**阅读材料:**

在构造函数中,我们可以看到一个float类型的loadFactor变量。这个变量是HashMap的负载因子。什么是负载因子?负载因子可以控制数组存放数据的疏密程度。负载因子越接近于1,发生哈希冲突的概率越大,也就是数组中存放的数据就越多(密),即链表的长度会增加。相反,负载因子越接近于0,数组中存放的数据越少(疏)。

loadFactor取多少合适?

/**
 * The load factor used when none specified in constructor.
 */
static final float DEFAULT_LOAD_FACTOR = 0.75f;
复制代码

loadFactor过大会导致链表的搜索效率变低,因为链表太长。而过小又会导致数组利用率低,存放的数据分散。所以官方经过测试给出了一个合理的默认值0.75f,所以一般我们不需要修改。

loadFactor体现在哪里?

举个例子。当默认容量为16,负载因子为0.75时,则桶的扩容阈值为:16 * 0.75 = 12。也就是说,当数量达到12时,bucket就会满,就需要将当前16的容量调用resize()进行扩容。

接下来我们查看put()方法。

public V put(K key, V value) {
    return putVal(hash(key), key, value, false, true);
}
复制代码

可以发现put方法调用了putVal方法。putVal方法仅供put方法调用,并没有提供给用户使用。我们进入到putVal方法中。

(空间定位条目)
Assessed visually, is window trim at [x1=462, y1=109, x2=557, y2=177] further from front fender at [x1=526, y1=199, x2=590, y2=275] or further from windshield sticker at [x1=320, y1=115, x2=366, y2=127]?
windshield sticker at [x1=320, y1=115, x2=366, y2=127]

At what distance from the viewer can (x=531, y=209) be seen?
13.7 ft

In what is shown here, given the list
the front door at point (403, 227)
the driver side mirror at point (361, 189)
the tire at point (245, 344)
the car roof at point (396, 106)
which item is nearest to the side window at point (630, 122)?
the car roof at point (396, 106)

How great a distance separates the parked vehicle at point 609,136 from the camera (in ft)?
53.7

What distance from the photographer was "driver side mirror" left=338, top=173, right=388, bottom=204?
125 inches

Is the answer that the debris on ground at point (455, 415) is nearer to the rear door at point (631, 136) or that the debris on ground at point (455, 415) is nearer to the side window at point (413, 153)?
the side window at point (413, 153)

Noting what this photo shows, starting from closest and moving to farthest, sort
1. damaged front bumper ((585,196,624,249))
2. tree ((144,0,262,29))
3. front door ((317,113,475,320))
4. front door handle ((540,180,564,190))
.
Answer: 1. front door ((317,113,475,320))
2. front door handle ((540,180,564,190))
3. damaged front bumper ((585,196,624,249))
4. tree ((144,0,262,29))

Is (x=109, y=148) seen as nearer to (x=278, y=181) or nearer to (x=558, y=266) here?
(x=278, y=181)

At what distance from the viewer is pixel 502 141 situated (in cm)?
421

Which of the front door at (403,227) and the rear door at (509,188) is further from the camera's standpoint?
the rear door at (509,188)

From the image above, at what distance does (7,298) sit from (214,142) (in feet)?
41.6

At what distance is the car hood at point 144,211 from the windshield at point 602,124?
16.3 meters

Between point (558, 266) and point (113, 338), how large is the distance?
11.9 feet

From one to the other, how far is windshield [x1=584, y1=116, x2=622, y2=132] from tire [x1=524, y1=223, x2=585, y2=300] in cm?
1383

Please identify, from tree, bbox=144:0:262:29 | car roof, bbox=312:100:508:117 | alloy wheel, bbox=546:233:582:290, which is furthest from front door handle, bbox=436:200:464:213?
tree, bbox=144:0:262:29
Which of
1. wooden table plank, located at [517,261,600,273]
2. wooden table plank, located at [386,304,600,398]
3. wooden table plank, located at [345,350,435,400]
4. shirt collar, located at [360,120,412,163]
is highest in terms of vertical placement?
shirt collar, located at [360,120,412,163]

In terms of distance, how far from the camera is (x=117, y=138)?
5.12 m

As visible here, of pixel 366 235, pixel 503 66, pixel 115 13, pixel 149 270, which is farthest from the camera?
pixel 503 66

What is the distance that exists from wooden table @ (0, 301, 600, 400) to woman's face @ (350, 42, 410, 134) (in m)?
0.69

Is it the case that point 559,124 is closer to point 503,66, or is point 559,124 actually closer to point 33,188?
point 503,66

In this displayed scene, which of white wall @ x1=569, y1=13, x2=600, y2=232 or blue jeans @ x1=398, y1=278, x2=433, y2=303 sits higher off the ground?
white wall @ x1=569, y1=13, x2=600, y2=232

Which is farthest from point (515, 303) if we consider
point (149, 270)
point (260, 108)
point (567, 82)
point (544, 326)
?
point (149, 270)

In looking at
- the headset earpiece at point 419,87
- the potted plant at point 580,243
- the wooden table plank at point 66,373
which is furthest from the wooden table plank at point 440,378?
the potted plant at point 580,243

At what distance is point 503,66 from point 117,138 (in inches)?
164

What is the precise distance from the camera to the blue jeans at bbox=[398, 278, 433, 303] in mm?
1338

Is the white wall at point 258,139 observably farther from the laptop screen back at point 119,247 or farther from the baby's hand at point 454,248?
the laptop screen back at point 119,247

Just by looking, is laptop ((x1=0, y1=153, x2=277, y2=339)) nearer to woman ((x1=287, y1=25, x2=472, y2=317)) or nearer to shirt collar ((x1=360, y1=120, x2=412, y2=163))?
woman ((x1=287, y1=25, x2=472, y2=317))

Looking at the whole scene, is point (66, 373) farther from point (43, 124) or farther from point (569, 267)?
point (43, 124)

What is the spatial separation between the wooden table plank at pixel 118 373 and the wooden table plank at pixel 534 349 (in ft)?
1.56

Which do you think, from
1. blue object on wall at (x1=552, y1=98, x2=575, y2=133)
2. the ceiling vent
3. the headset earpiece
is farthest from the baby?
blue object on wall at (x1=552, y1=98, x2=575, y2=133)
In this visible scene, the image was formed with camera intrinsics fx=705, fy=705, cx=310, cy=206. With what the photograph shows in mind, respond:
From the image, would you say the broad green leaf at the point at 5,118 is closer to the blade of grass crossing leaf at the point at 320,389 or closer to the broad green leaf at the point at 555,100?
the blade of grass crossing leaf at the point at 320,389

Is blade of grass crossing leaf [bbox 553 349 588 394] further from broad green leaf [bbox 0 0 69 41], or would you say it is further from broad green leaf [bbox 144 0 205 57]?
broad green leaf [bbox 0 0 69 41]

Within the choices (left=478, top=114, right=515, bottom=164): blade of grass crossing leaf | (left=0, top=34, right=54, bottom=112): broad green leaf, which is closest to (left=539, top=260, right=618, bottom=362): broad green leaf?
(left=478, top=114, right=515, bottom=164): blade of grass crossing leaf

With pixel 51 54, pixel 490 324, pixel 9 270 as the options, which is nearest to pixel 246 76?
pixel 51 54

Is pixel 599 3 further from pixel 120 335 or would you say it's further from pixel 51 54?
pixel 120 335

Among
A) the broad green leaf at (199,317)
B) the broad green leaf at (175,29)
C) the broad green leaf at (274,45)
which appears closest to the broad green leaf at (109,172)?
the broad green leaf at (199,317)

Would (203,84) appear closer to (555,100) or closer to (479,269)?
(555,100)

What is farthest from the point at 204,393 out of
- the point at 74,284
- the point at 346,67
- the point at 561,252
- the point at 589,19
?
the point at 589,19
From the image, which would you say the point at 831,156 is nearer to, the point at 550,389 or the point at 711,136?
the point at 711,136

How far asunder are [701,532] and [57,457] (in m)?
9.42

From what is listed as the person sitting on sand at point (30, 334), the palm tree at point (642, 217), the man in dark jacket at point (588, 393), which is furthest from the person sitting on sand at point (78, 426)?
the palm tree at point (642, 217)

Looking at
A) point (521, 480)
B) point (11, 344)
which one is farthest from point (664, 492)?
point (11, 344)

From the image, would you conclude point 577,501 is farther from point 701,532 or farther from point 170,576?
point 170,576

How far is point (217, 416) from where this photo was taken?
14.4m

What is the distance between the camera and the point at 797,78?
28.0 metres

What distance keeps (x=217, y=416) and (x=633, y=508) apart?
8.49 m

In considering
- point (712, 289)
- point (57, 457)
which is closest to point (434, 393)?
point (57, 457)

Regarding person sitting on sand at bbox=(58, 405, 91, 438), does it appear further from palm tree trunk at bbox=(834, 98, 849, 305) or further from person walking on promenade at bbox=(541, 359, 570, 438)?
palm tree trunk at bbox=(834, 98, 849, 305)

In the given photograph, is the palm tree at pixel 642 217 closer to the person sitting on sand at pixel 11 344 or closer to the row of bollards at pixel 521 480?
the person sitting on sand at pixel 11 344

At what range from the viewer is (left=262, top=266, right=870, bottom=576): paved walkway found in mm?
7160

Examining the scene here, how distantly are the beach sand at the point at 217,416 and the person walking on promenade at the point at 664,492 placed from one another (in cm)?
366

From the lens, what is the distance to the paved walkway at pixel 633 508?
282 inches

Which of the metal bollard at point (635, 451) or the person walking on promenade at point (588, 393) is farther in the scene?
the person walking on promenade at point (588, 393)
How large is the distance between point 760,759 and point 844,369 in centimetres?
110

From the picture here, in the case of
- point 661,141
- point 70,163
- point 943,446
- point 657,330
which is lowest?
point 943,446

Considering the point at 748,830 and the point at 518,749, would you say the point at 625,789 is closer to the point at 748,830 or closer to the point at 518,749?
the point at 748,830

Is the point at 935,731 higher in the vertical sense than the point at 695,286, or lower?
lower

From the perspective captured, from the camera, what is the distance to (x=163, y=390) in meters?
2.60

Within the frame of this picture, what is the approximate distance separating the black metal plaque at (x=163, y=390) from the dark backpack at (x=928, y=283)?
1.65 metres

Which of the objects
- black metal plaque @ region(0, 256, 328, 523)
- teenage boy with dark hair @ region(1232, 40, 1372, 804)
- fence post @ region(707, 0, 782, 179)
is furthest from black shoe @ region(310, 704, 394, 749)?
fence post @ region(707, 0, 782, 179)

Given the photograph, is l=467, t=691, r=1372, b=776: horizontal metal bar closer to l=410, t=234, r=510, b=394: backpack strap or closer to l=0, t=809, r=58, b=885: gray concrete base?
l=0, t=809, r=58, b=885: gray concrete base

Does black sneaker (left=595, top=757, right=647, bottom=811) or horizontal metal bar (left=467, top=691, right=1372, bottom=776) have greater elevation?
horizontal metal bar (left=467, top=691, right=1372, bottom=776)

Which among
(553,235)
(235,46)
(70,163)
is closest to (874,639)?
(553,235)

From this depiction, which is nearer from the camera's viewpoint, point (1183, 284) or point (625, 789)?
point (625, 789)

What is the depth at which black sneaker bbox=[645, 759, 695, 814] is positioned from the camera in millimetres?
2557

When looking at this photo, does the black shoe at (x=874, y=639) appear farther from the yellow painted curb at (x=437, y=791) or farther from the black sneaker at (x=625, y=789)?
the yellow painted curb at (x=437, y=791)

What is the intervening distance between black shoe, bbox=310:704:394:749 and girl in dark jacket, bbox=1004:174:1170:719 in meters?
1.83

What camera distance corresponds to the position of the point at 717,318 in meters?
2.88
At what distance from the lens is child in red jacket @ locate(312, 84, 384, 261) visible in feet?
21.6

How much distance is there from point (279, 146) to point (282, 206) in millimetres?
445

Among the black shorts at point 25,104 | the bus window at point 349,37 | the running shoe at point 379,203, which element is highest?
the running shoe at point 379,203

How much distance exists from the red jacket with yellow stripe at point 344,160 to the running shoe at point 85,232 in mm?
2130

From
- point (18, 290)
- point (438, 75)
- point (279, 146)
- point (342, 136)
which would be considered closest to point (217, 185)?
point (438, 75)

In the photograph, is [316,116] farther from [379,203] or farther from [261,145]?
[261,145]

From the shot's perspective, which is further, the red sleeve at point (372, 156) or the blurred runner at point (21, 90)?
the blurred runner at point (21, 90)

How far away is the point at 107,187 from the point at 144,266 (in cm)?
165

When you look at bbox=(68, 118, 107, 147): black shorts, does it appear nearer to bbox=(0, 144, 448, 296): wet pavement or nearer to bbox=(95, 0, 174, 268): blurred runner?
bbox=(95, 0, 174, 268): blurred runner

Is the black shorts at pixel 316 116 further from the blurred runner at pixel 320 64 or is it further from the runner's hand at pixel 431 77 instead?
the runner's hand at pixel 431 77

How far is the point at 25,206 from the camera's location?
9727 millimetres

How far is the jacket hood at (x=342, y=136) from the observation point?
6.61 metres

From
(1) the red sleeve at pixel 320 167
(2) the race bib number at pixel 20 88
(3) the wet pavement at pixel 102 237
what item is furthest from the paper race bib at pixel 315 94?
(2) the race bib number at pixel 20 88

**练习:**
a) 按照阅读材料,默认容量为16、负载因子为0.75时,桶的扩容阈值是多少?
b) 从阅读材料中原样引用一段:开头的语句含有“在构造函数中,我们可以看到一”,结尾为“f,所以一般我们不需要修改。”。

**参考答案:**
a) 12(16 * 0.75 = 12)。

b)
在构造函数中,我们可以看到一个float类型的loadFactor变量。这个变量是HashMap的负载因子。什么是负载因子?负载因子可以控制数组存放数据的疏密程度。负载因子越接近于1,发生哈希冲突的概率越大,也就是数组中存放的数据就越多(密),即链表的长度会增加。相反,负载因子越接近于0,数组中存放的数据越少(疏)。

loadFactor取多少合适?

/**
 * The load factor used when none specified in constructor.
 */
static final float DEFAULT_LOAD_FACTOR = 0.75f;
复制代码

loadFactor过大会导致链表的搜索效率变低,因为链表太长。而过小又会导致数组利用率低,存放的数据分散。所以官方经过测试给出了一个合理的默认值0.75f,所以一般我们不需要修改。